- WORK REQUIRED: Print the entire listing below word for word, excluding its pictures.
┌─ GIVEN INFORMATION
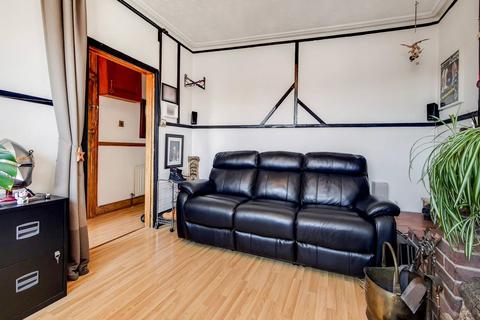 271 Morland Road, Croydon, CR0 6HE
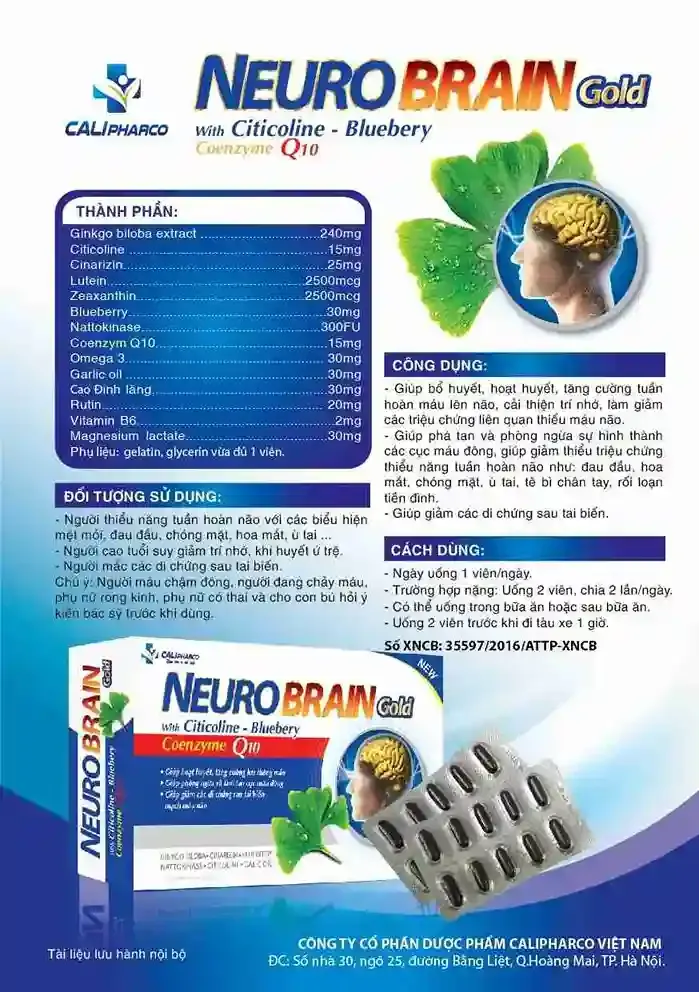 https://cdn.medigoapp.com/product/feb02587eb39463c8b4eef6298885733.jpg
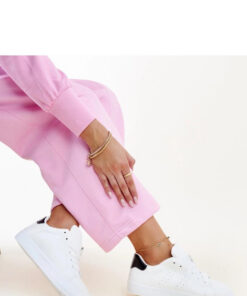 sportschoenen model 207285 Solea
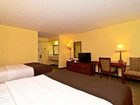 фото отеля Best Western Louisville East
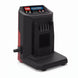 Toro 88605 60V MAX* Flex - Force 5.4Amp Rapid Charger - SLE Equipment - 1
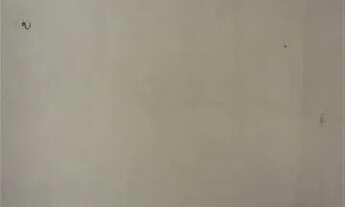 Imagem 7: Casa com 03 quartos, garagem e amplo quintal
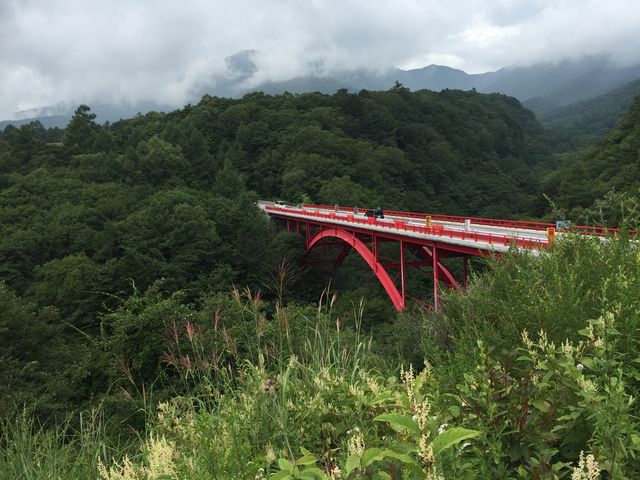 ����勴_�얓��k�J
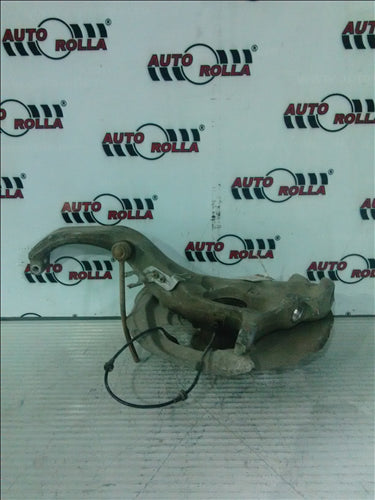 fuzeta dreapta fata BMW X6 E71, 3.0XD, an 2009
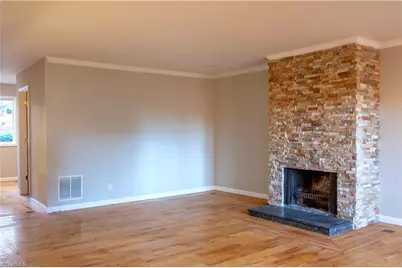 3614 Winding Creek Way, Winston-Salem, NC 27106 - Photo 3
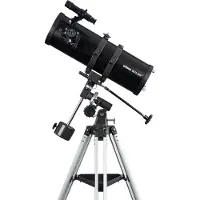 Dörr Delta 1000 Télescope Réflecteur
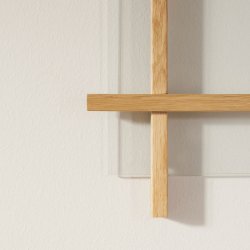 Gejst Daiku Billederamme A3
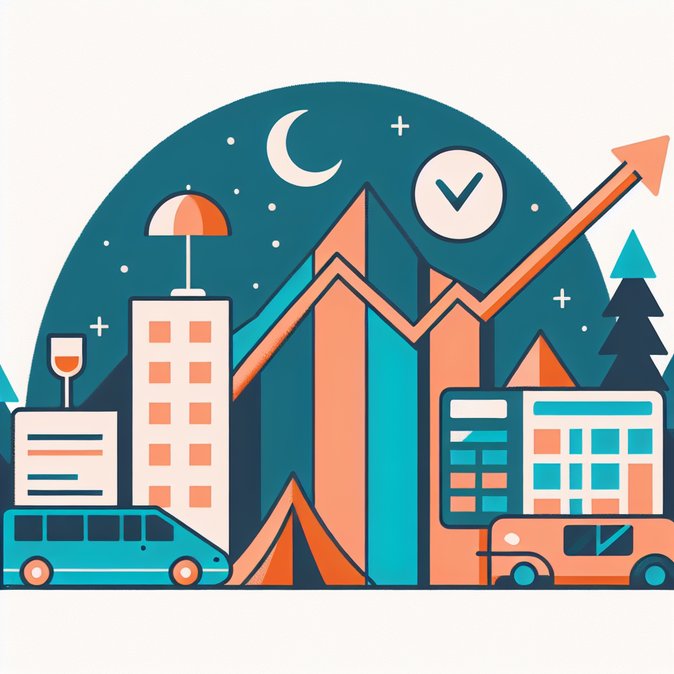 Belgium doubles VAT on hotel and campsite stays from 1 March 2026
└─
- OUTPUT OF THE TASK:
 271 Morland Road, Croydon, CR0 6HE
 https://cdn.medigoapp.com/product/feb02587eb39463c8b4eef6298885733.jpg
 sportschoenen model 207285 Solea
 фото отеля Best Western Louisville East
 Toro 88605 60V MAX* Flex - Force 5.4Amp Rapid Charger - SLE Equipment - 1
 Imagem 7: Casa com 03 quartos, garagem e amplo quintal
 ����勴_�얓��k�J
 fuzeta dreapta fata BMW X6 E71, 3.0XD, an 2009
 3614 Winding Creek Way, Winston-Salem, NC 27106 - Photo 3
 Dörr Delta 1000 Télescope Réflecteur
 Gejst Daiku Billederamme A3
 Belgium doubles VAT on hotel and campsite stays from 1 March 2026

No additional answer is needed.